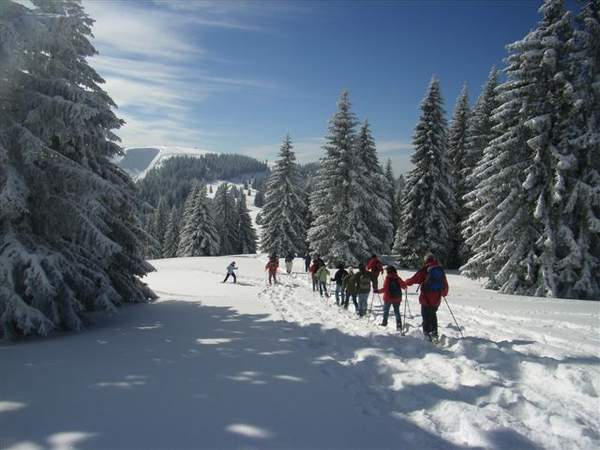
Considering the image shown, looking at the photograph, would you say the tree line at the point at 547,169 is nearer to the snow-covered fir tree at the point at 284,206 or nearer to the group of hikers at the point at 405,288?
the group of hikers at the point at 405,288

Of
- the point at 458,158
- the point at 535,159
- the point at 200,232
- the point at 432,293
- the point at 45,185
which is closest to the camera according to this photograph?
the point at 432,293

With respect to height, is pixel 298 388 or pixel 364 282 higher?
pixel 364 282

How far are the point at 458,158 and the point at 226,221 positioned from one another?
38.2 m

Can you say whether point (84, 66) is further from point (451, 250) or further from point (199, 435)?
point (451, 250)

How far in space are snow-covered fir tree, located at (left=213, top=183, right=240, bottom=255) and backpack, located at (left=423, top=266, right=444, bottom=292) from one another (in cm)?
5355

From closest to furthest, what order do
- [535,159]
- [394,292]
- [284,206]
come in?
[394,292], [535,159], [284,206]

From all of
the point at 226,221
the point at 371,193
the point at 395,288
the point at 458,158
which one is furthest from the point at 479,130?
the point at 226,221

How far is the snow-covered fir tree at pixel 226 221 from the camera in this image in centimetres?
6019

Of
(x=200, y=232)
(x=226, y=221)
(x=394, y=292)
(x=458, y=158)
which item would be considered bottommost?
(x=394, y=292)

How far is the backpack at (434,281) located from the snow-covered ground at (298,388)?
3.83 feet

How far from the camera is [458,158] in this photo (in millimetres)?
33875

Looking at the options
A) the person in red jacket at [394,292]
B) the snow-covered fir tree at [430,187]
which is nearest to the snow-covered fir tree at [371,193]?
the snow-covered fir tree at [430,187]

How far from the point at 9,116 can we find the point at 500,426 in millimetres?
10779

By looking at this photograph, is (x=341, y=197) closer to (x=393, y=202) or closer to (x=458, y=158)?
(x=458, y=158)
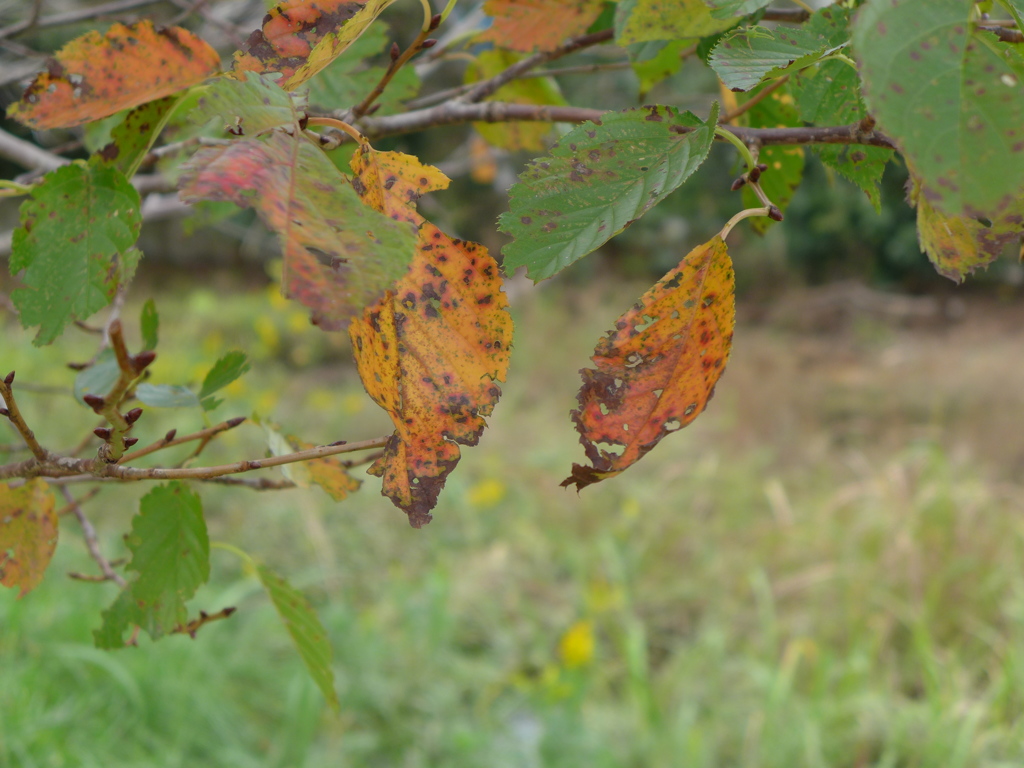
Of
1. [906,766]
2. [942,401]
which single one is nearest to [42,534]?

______________________________

» **Exercise instructions**
Return the stretch from the line containing "How far from the point" through the end of the items word for word, leaving the pictures out of your answer.

» **Output for this task**
How far from the point at 9,116 can we find the point at 500,426 in millimetres?
10779

By looking at this photograph, is (x=341, y=197) closer to (x=393, y=202) or closer to (x=458, y=158)?
(x=458, y=158)
Of
1. [906,766]
2. [942,401]
which single one is nearest to [42,534]?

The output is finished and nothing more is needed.